With the co-branded credit card market reflecting the economic health of multiple sectors – as well as the overall health – of the economy, key challenges still remain, including rising charge-off rates, rising interest rates and the impact of inflation, and aggressive regulation of late fees. In addition, co-branded credit cards are not optimizing their utility, as consumers are reluctant to use co-branded cards outside their featured brands.
In general, longer term payment trends – such as the switch from checks and cash to electronic payments – continue. Younger consumers in particular are not interested in using cash, with a third of those under 50 saying they never use cash.

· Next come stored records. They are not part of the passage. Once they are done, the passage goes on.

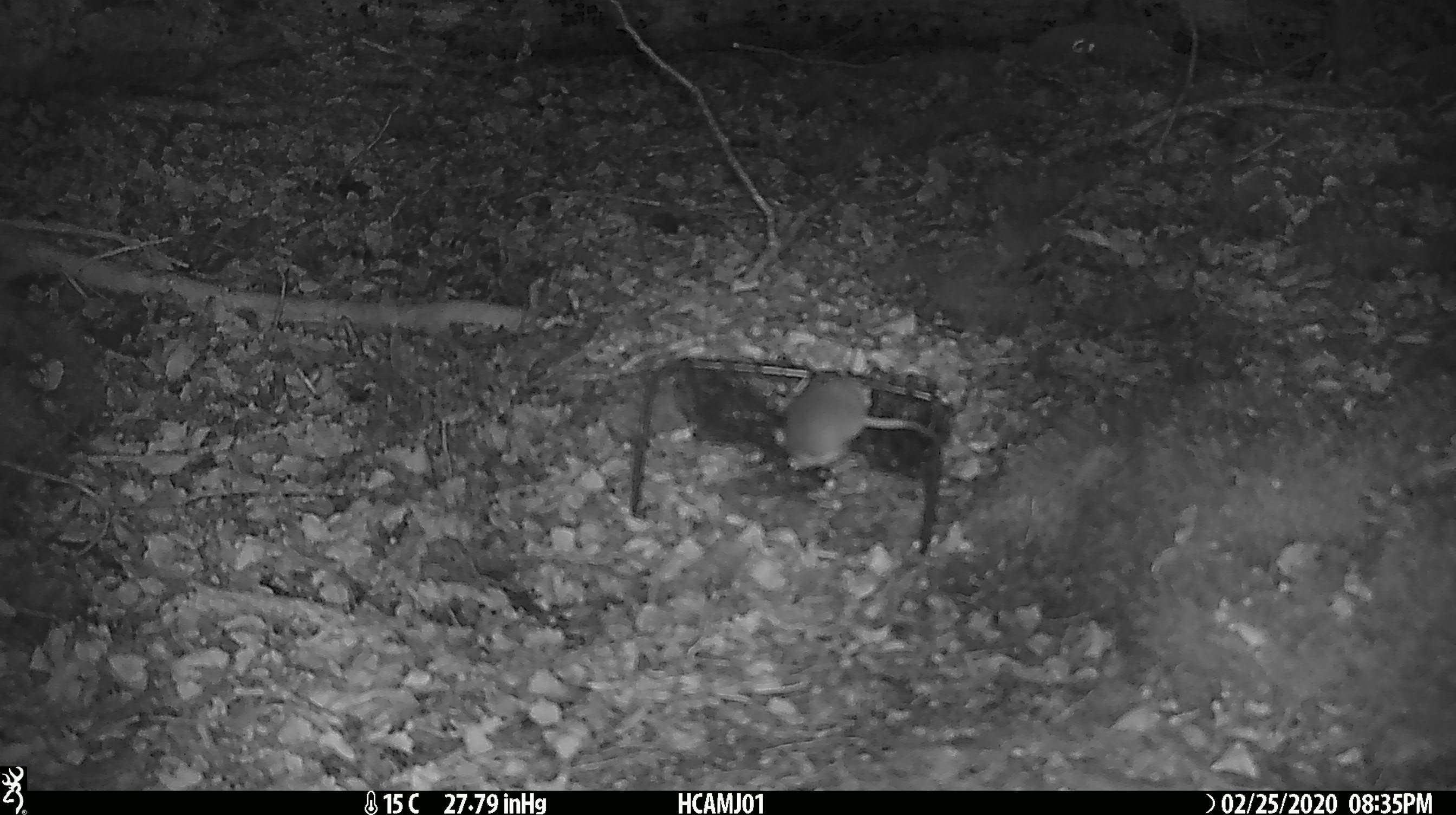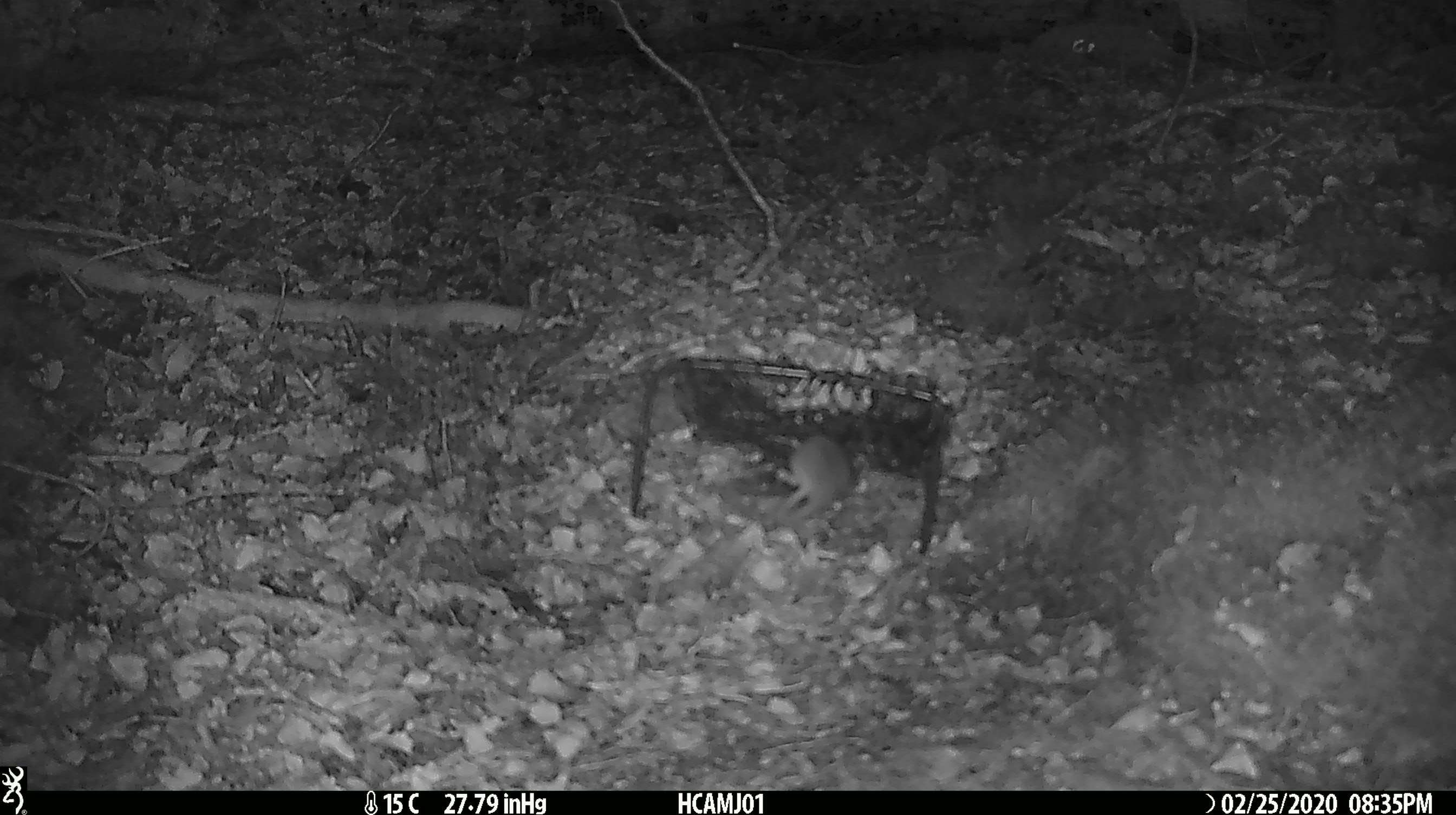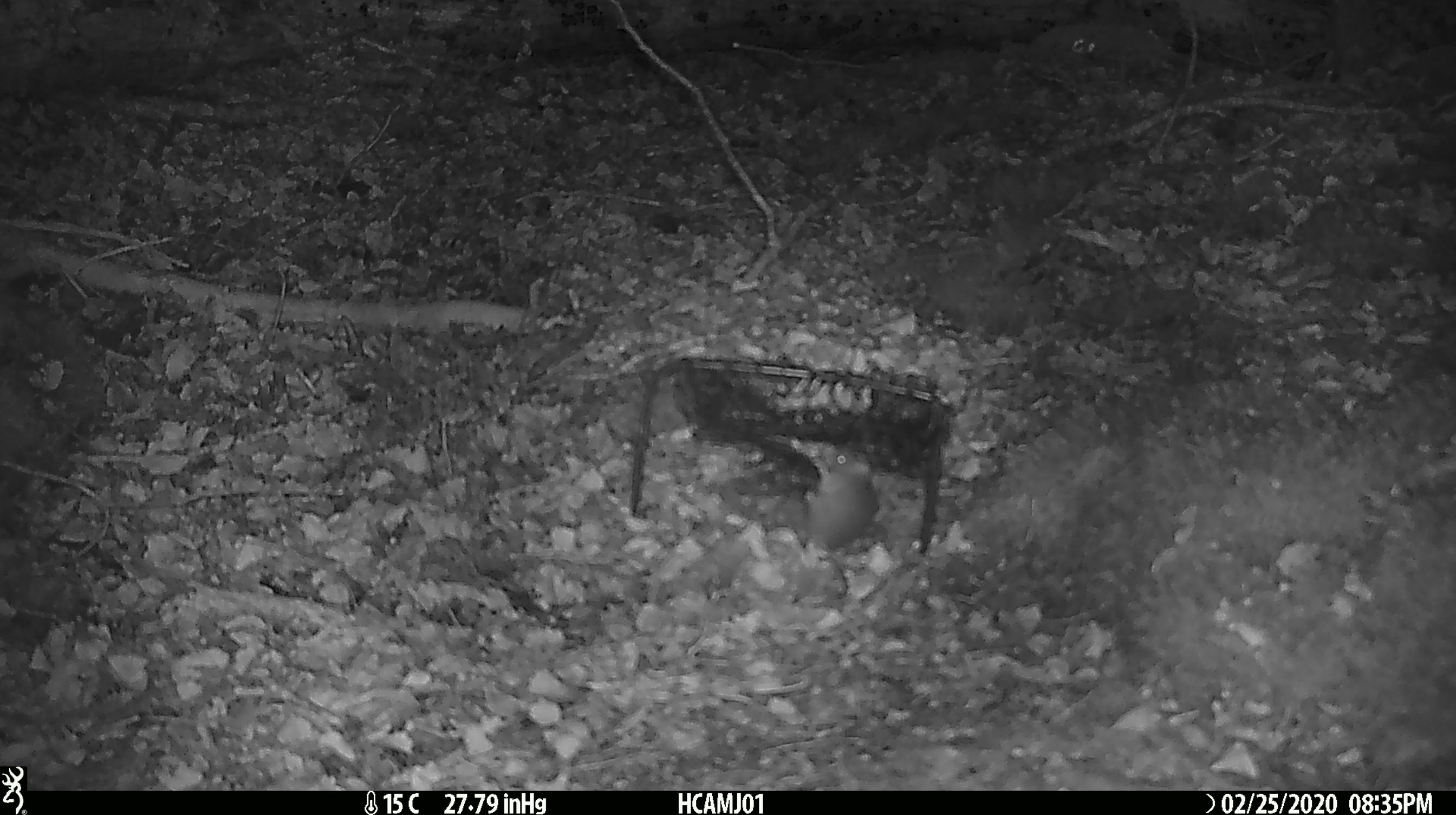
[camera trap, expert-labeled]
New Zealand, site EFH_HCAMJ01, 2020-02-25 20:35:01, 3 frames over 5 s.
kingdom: Animalia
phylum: Chordata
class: Mammalia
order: Rodentia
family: Muridae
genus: Mus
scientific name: Mus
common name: mouse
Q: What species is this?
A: Mouse (Mus).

In 2022, the top US co-branded credit card programs accounted for $757.9 billion in purchase volume. Costco led the pack, with retail, airline and hotel partnerships representing the rest of the leaders. In addition to Costco, leading retailers include Walmart, Amazon, and Target. Key airline partners are American Airlines, Delta, and United, while Marriott International is a key hotel partner.
Nonetheless, many large retailers offer both private label and co-branded cards, relying on the same issuer to handle both portfolios for consistency across new account acquisition initiatives, rewards accumulation paths, and customer service standards.
Consumer demographics show that 70% of adults have credit cards with nearly 30% holding co-branded cards. The most common type of co-branded cards are those affiliated with department stores, followed by Amazon/Prime, warehouse clubs and airline/hotel chain cards. What consumers want most of these cards – no matter where used and when – are no annual fees, 100% fraud protection, great customer service, and 0% interest on purchases for the first 12 months.